We remain skeptical that a man with no formal education could rise to the top of American security. When asked about it in the film, he answers he is self-taught. He passed all those government aptitude tests with flying colors—which ought to raise a flag or two.

There is much to admire about Snowden—if we overlook his emotional problems treated with medications (but not enough to remove him from sensitive material).

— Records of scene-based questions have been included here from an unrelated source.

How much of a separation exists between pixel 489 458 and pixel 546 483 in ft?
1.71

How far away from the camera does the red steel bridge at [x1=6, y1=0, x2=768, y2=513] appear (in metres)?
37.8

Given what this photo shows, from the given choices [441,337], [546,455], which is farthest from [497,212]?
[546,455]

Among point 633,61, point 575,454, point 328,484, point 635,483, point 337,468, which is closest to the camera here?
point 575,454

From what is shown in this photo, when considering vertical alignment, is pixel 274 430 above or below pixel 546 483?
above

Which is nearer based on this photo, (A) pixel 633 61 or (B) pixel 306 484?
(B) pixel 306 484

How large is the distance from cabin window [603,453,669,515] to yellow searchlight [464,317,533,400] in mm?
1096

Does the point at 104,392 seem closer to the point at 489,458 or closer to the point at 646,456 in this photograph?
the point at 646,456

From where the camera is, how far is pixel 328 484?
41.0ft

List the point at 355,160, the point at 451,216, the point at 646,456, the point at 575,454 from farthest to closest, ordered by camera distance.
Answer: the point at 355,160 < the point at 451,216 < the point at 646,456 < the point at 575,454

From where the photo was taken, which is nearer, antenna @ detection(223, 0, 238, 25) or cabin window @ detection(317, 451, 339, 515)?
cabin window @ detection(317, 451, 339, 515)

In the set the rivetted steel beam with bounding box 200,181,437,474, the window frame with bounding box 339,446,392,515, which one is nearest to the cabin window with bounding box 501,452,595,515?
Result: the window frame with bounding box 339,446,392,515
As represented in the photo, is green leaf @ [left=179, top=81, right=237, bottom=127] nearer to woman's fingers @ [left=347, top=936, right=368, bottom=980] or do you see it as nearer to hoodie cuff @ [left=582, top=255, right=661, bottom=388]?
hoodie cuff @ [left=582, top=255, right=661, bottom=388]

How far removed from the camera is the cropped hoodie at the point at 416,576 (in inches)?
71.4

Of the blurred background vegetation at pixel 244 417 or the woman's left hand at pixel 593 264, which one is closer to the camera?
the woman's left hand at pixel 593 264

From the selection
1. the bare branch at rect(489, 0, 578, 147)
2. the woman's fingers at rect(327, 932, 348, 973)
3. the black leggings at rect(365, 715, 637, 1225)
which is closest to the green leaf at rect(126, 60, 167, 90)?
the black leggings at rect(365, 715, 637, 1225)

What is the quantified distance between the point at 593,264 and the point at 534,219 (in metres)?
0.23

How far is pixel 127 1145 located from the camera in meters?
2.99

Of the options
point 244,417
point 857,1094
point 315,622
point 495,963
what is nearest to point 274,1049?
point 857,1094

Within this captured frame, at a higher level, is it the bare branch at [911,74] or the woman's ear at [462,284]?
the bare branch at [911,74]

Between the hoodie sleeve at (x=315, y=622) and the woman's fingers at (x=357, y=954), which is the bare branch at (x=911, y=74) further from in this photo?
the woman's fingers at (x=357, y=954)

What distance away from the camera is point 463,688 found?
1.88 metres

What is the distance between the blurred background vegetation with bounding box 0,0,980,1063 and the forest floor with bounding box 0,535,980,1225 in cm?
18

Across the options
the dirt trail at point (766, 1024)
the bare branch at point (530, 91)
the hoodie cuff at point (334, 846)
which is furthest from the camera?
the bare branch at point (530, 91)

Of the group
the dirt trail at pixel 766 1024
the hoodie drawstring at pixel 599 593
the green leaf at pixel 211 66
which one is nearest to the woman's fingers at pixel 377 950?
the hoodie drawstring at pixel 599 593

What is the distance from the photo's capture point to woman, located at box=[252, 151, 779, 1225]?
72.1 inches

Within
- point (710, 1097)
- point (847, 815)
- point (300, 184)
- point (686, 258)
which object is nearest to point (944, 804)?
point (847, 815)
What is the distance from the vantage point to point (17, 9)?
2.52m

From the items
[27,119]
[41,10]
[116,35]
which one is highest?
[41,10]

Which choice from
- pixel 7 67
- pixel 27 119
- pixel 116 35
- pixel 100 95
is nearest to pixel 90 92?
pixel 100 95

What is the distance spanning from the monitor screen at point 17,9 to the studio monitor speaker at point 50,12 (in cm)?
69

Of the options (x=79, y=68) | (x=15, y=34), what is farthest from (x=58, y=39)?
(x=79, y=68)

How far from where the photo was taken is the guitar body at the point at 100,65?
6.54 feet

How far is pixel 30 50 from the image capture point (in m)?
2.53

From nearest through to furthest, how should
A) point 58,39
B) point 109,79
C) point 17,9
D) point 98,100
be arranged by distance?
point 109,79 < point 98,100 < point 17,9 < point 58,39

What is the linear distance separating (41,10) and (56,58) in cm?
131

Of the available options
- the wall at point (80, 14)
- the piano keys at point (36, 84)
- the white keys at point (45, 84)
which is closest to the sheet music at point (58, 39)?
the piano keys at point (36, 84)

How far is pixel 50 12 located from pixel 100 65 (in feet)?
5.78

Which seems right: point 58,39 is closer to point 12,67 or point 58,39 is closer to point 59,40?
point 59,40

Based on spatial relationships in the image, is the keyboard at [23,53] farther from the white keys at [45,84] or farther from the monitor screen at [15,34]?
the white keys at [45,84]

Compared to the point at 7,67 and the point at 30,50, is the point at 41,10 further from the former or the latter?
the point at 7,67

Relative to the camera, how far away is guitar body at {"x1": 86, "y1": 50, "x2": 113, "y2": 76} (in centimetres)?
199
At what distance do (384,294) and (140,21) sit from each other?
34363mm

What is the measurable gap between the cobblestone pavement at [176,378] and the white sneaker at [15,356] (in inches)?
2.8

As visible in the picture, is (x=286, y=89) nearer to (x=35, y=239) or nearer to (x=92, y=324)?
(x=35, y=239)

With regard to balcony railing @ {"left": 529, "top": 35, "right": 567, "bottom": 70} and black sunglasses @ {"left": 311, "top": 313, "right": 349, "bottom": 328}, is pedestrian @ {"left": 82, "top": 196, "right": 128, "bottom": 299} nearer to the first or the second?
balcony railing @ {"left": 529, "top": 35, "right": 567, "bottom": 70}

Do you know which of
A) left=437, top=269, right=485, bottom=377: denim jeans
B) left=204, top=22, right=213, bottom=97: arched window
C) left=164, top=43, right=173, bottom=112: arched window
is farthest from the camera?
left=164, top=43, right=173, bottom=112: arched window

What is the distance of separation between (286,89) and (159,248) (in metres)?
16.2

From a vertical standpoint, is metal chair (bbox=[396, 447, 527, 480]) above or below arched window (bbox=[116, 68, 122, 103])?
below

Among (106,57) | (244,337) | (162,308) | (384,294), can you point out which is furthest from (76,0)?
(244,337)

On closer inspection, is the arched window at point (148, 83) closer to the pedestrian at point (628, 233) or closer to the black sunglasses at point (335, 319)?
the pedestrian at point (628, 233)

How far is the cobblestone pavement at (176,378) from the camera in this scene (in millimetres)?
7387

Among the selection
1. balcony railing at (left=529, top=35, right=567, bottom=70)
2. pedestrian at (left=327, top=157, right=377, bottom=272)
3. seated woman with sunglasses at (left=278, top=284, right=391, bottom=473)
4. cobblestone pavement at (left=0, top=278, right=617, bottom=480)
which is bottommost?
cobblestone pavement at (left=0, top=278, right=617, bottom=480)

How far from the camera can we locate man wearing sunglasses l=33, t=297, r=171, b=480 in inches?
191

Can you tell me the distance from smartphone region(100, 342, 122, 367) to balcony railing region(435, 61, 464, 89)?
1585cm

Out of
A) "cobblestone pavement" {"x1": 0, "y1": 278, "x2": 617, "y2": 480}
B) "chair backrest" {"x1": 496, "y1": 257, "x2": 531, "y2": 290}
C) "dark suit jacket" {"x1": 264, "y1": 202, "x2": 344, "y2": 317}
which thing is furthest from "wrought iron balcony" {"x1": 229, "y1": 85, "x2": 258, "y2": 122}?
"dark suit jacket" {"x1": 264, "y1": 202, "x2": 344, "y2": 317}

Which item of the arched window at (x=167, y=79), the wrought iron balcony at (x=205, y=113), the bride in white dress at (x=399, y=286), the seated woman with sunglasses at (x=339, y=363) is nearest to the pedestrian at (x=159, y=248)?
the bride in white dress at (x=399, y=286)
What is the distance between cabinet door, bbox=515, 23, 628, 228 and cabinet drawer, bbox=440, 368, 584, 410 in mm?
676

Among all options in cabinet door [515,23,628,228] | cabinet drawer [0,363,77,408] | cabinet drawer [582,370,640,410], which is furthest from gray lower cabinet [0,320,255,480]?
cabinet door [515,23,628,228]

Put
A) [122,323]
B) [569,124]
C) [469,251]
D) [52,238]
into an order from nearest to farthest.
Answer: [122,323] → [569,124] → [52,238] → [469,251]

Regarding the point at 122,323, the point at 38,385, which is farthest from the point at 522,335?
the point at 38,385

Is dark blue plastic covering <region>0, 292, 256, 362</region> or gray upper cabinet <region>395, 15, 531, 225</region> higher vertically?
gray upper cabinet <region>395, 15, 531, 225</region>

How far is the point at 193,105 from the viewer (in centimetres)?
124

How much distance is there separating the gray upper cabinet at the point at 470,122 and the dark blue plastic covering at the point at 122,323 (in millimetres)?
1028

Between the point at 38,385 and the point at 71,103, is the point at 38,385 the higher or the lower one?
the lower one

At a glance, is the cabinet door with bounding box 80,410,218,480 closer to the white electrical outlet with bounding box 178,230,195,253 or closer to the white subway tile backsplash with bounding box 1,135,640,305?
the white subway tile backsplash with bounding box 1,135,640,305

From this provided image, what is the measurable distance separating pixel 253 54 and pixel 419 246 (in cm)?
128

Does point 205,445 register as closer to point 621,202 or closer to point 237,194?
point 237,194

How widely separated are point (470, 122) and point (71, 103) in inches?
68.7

We might agree his brilliant mind overwhelmed his mentors and teachers in the intelligence/oxymoron community. He seemed to lack a sense that he was surrounded by extremely dangerous people.

Oliver Stone always populates his film world with extraordinary performers like Timothy Olyphant, Nicholas Cage, Scott Eastwood, Rhys Ifans, Tom Wilkinson, and Zachary Quinto. They more than fittingly support Joseph Gordon-Levitt who can provide the proper sympathy for Stone’s central figure.

The actual Edward Snowden appears at the film’s end in Moscow, obviously giving credence and blessing to the project of Oliver Stone’s direction and writing.

If Snowden is the new Paul Revere, these nouveau redcoats will catch him sooner than later. Recent reports are that Putin may turn him over to Trump to curry favor with the new POTUS. The deadly forces of spy networks may never let it come to that if this movie has any currency.